• _DATA SECTION_
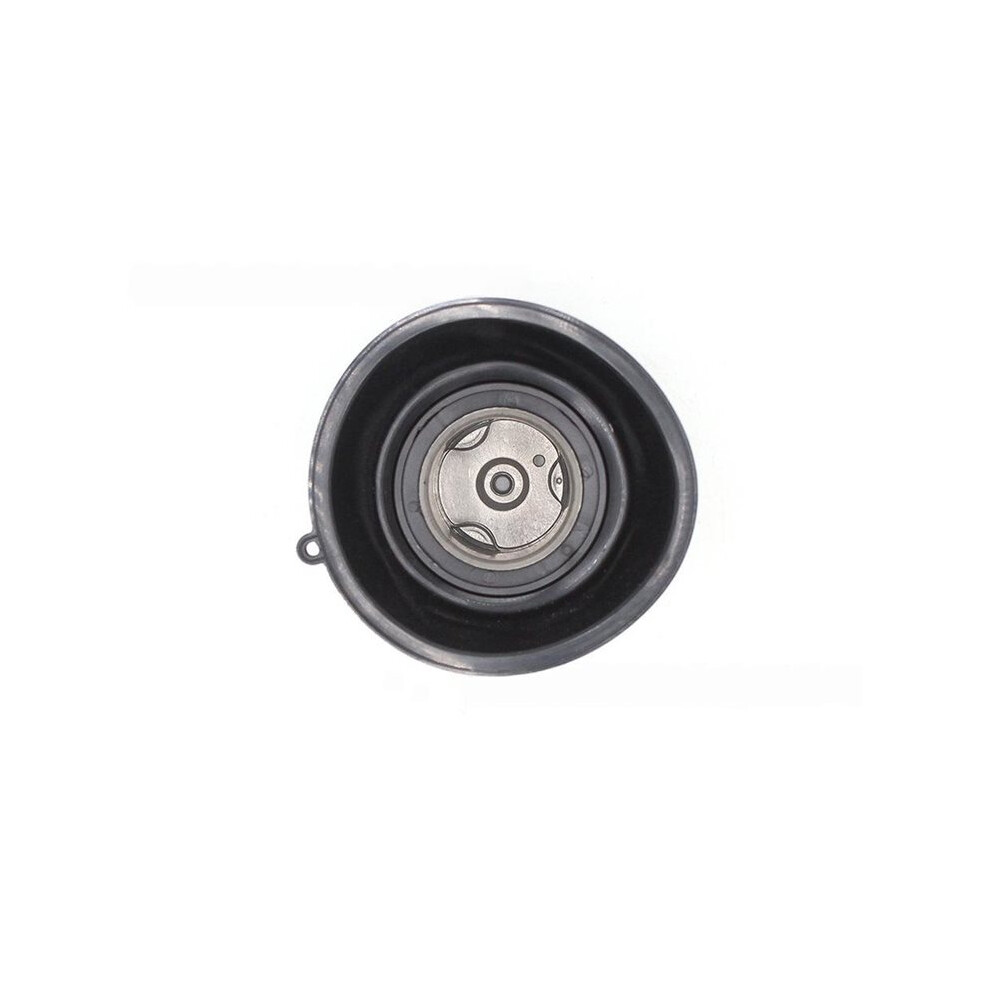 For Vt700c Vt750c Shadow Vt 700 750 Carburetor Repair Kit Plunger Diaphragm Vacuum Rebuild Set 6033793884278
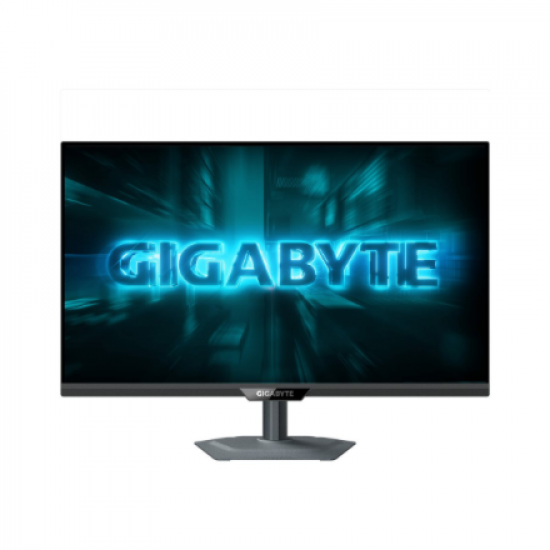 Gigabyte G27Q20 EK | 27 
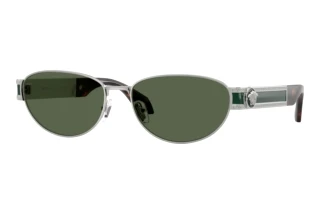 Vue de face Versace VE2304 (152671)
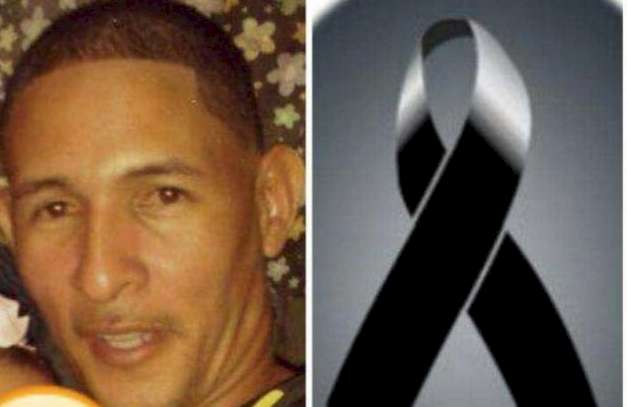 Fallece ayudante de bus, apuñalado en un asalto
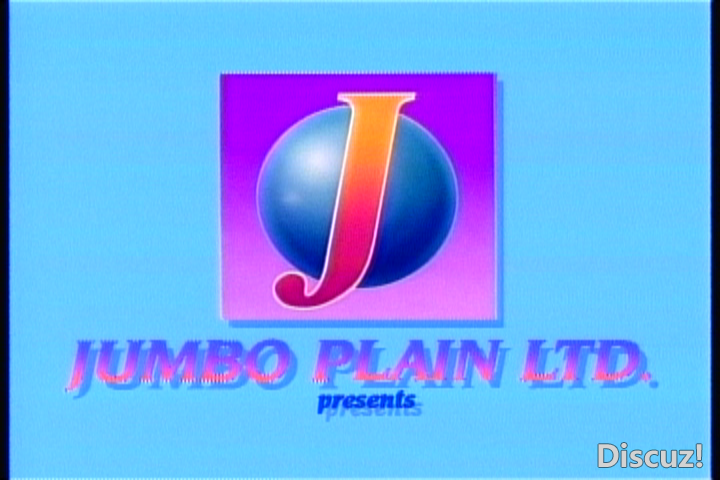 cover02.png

• _TASK ITEM_
Render the text lines of the data as a JSON list of strings, one string per line, and leave out any blank lines. Include only the text and omit the pictures.

• _REPLY TO THE EXERCISE_
[
  " For Vt700c Vt750c Shadow Vt 700 750 Carburetor Repair Kit Plunger Diaphragm Vacuum Rebuild Set 6033793884278",
  " Gigabyte G27Q20 EK | 27 ",
  " Vue de face Versace VE2304 (152671)",
  " Fallece ayudante de bus, apuñalado en un asalto",
  " cover02.png"
]